[Web page caption snippets]
----------

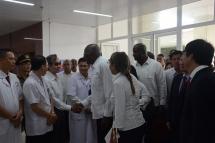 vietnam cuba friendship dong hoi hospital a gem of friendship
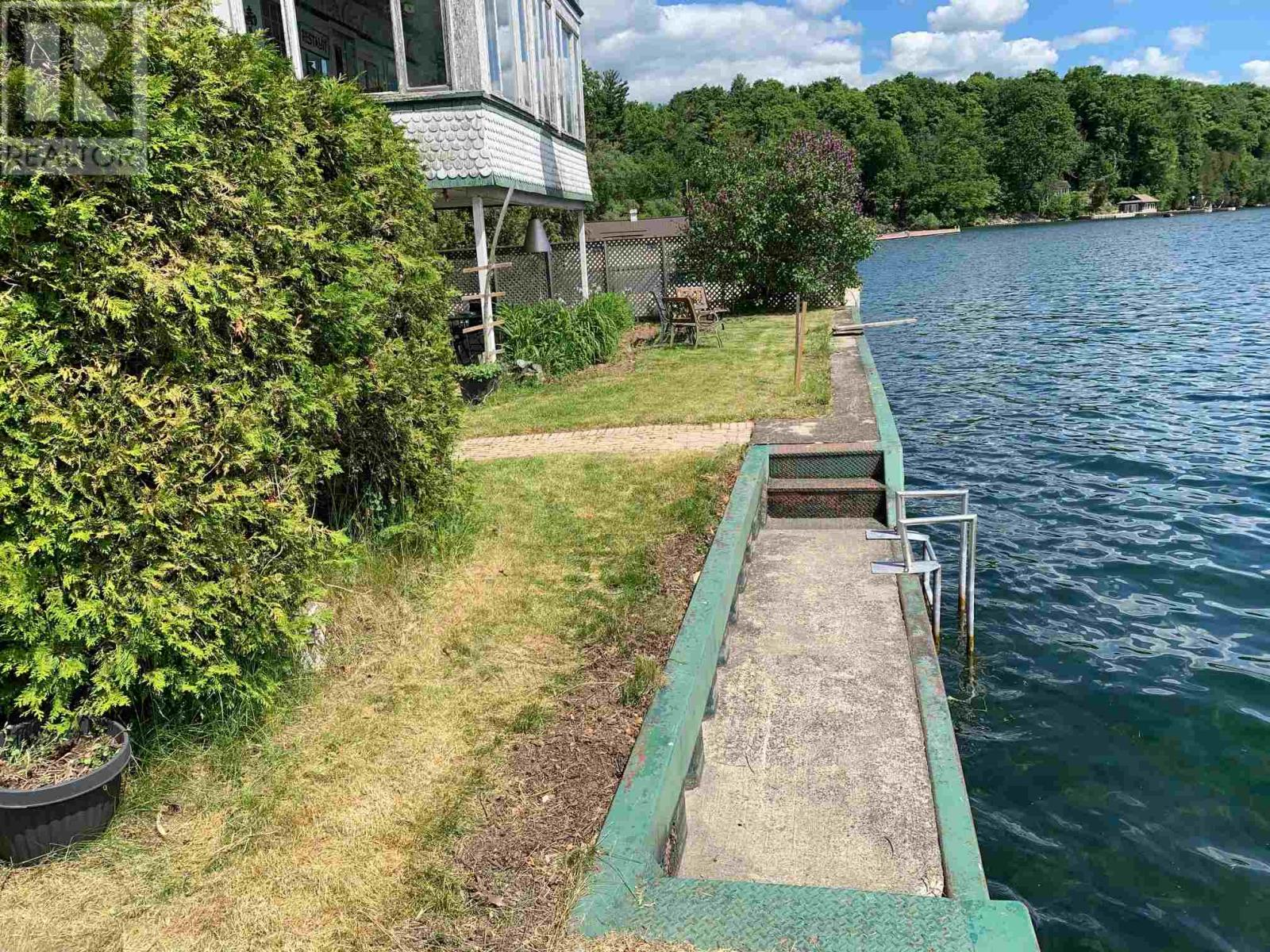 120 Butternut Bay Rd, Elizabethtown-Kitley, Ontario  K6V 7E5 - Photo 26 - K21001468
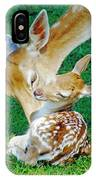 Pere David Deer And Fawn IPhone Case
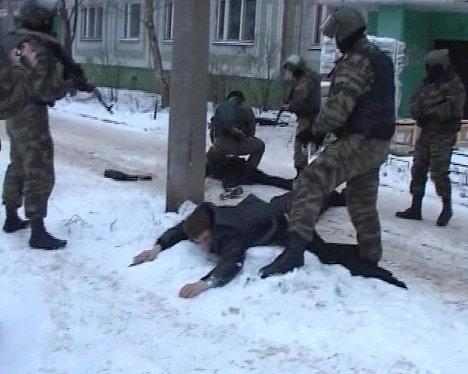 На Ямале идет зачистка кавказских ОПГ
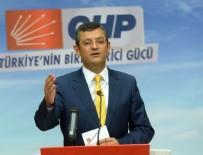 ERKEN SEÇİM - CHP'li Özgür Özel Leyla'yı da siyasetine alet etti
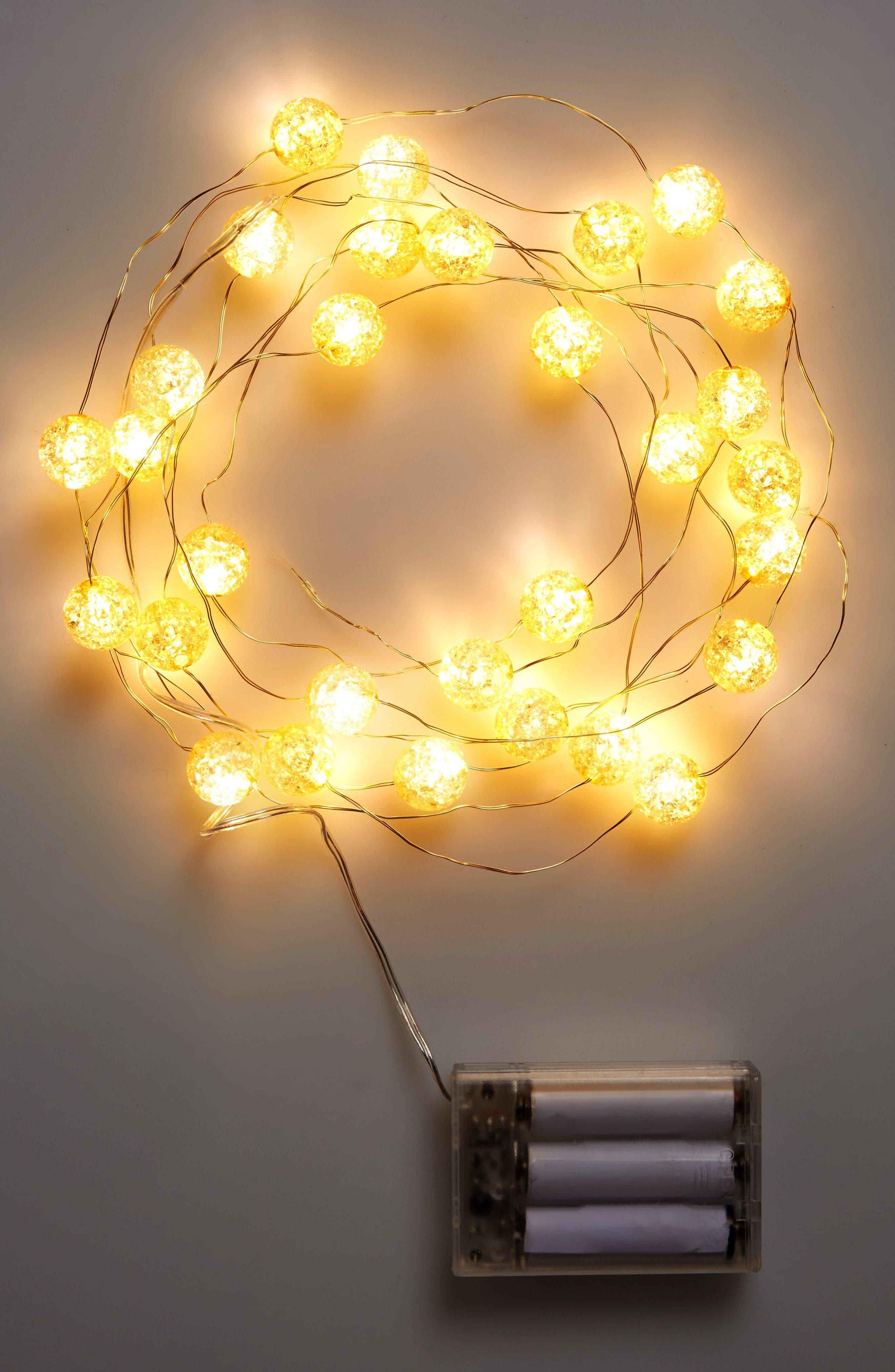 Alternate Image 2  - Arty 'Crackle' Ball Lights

----------

- **Problem details**
Write the records above out again exactly, but not the pictures.

- **Written answer**
 vietnam cuba friendship dong hoi hospital a gem of friendship
 120 Butternut Bay Rd, Elizabethtown-Kitley, Ontario  K6V 7E5 - Photo 26 - K21001468
 Pere David Deer And Fawn IPhone Case
 На Ямале идет зачистка кавказских ОПГ
 ERKEN SEÇİM - CHP'li Özgür Özel Leyla'yı da siyasetine alet etti
 Alternate Image 2  - Arty 'Crackle' Ball Lights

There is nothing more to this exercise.